We contacted Joe after reading this book, which looks primarily at the situation in the U.S.A., and asked him what lessons other countries might take from his research. In short, he believes that we need to build a new unionism — one which is based on global solidarity and is willing and able to contest management decisions and, if necessary, stop production.

New Unionism Network:
    It’s conventional wisdom that the strike weapon is not what it was. In many countries, the number of days lost to industrial action has plummeted since the 1980s. Working people have very real fears that their jobs will be shipped offshore. What would your advice be to young unionists who are wrestling with this conundrum?  

Joe Burns: First and foremost, it is important to understand that modern labor laws are set up for labor to lose.  In the United States, employers have never accepted the right to strike. After seventy five years of anti-labor legislation and bad court decisions, U.S. labor law prevents successful strike activity.   Workers are forced to fight battles isolated and alone, confronting massive corporations. A similar process has occurred in other countries, including  England, Australia and Canada.

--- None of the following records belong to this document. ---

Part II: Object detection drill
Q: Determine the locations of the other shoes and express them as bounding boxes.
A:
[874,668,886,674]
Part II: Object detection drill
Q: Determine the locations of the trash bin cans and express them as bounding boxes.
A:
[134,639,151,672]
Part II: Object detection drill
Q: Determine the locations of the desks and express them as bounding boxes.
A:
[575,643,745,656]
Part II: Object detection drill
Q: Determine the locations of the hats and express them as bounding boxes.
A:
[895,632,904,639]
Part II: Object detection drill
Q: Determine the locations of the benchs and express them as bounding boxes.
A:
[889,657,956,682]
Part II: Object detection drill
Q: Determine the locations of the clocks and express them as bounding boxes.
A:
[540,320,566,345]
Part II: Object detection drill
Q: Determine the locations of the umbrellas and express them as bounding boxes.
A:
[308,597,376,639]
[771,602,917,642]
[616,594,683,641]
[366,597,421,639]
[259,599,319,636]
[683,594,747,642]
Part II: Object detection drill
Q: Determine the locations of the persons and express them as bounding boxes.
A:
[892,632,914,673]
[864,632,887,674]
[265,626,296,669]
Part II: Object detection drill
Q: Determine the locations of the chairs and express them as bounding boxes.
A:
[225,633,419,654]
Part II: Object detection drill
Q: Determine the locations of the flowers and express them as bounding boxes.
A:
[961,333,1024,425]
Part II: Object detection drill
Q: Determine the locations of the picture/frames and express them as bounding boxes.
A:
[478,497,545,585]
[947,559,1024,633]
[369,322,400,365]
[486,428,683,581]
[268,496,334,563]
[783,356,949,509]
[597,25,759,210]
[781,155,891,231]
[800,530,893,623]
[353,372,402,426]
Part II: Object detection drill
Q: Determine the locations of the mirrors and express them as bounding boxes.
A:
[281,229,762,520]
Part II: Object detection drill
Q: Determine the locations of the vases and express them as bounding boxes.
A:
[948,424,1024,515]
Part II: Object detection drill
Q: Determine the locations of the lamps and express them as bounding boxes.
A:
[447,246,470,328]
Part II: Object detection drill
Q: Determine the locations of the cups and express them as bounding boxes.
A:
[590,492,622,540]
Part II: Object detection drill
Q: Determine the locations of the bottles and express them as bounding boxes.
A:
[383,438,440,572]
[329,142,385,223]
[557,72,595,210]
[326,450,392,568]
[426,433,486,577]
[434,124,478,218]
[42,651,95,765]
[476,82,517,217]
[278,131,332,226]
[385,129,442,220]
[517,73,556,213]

In these and other countries, from the 1930s through the 1970s, trade unionists built a strong labor movement. Their voice was backed by a powerful strike weapon.  At the heart of this was union solidarity, in the form of industry-wide strikes involving hundreds of thousands of workers striking at once. Unions employed tactics that allowed workers to join together across industries to confront employers as a class. At the level of ideas, trade unionists contested the very right of management to unilaterally make business decisions.

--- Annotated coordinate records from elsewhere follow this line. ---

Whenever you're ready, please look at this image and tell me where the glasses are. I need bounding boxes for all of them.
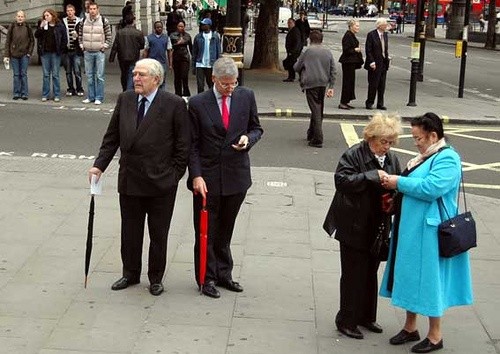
[411,133,431,143]
[217,76,239,89]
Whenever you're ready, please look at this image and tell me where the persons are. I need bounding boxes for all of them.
[79,0,94,21]
[296,12,310,46]
[60,3,85,95]
[108,13,144,91]
[3,9,34,100]
[323,110,402,338]
[190,17,221,93]
[283,17,302,82]
[142,20,173,91]
[338,18,364,108]
[88,58,192,296]
[479,13,484,31]
[167,5,184,35]
[34,8,67,102]
[378,111,474,353]
[116,5,136,28]
[201,4,226,18]
[78,2,113,104]
[169,20,193,103]
[293,29,336,147]
[432,7,450,28]
[166,1,171,10]
[389,11,402,33]
[187,55,264,298]
[122,0,131,14]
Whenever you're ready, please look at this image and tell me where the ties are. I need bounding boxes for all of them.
[380,34,385,58]
[220,94,229,129]
[135,97,146,129]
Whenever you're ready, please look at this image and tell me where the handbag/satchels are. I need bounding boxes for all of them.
[370,214,390,262]
[282,56,297,70]
[437,211,477,258]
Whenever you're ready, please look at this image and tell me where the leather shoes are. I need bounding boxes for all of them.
[197,280,221,299]
[338,103,350,110]
[377,105,387,111]
[346,104,356,109]
[149,279,164,296]
[411,339,444,354]
[360,319,383,335]
[214,277,244,293]
[389,328,421,345]
[110,276,141,290]
[366,104,374,110]
[335,317,364,340]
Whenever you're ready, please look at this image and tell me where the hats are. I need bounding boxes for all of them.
[199,18,212,26]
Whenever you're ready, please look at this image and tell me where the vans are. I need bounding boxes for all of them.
[278,8,292,32]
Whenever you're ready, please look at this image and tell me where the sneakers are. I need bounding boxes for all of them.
[21,97,28,101]
[94,99,102,105]
[308,140,323,148]
[283,77,294,83]
[41,96,49,101]
[77,90,84,97]
[53,96,60,102]
[81,96,94,103]
[13,95,20,100]
[65,90,74,96]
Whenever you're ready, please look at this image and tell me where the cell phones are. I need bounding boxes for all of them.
[236,143,245,147]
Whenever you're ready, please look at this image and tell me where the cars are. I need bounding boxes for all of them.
[307,17,323,32]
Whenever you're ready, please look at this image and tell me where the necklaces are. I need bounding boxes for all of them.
[364,16,389,109]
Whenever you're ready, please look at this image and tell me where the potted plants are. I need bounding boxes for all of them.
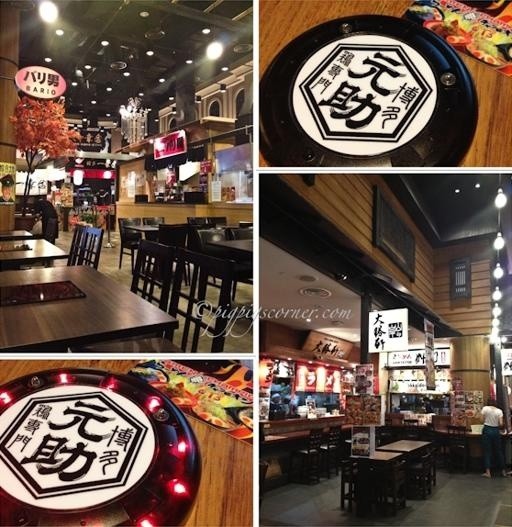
[8,96,83,233]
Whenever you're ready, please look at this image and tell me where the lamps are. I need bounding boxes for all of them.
[206,10,224,60]
[491,260,504,344]
[494,186,508,209]
[119,96,149,147]
[493,230,504,251]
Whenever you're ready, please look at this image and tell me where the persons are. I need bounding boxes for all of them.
[270,393,287,420]
[423,398,434,413]
[0,175,15,203]
[32,196,59,245]
[479,399,507,478]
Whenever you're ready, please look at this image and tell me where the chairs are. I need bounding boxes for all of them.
[0,217,104,272]
[340,420,438,519]
[80,248,235,353]
[288,427,324,485]
[118,217,252,319]
[446,425,469,474]
[309,424,342,480]
[79,237,176,352]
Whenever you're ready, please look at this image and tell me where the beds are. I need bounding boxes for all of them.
[0,266,179,352]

For a generation of new trade unionists, the key to resolving problems of capital mobility and the shifting of work is to reject the underlying pro-management orientation of modern labor law. This means reviving the effective strike, employing solidarity across international borders, and contesting the very right of management to ship jobs around the world.

New Unionism Network:    Reviving the effective strike; developing solidarity across borders; and contesting management decisions. What stikes me about this recipe is that it’s not too different for other countries. Even India and China, which have traditionally played host to “in-shoring”, are now starting to see jobs offshored. They’re going one step further, to Africa or into the closed registers of international labor agencies. Could it be that this recipe of yours is one for the international movement to consider?

I think so. We need to ask ourselves why, from the 1930s to the 1970s, strikes could bring entire industries to a halt. The answer doesn’t lie in national conditions, but in the nature of the strike. These earlier actions were intentionally geared towards stopping production. Tactics were based on the assumption that unless the employer felt economic pain, in the form of lost production and profit, then the strike would have little effect. The strike was not an end in itself. For this reason unions in many countries saw it as part of their organizing job to foster solidarity actions and boycotts, at times even spiraling into city-wide or national strikes.

In today’s modern economy, we need to consider how to achieve this at international level. We’re dealing with major multinational corporations who have no concern for national boundaries. Only we, as a global labor movement, can confront these corporations with a new unionism that is capable of shutting down production on a global scale.

Part of this must include a union philosophy that challenges the “right” of corporations to make unilateral business decisions. Underlying the current system of labor control in most countries is a pro-management ideology that assumes workers have no interest in the plants and corporations their labor has helped to create. We know this to be a false assumption. However, if management is allowed to ignore their employees, and prevent unionization and collective bargaining (by shifting work or through corporate restructuring), then working people cannot win. This is true no matter how determined and militant we are.

Joe Burns

New Unionism Network:
    So if you had a single message for the international labour movement, expressed as directly and as simply as possible, what would it be?

In order to win against global corporations we need a new unionism — one which is based on global solidarity and is willing and able to contest management decisions and, if necessary,  stop production.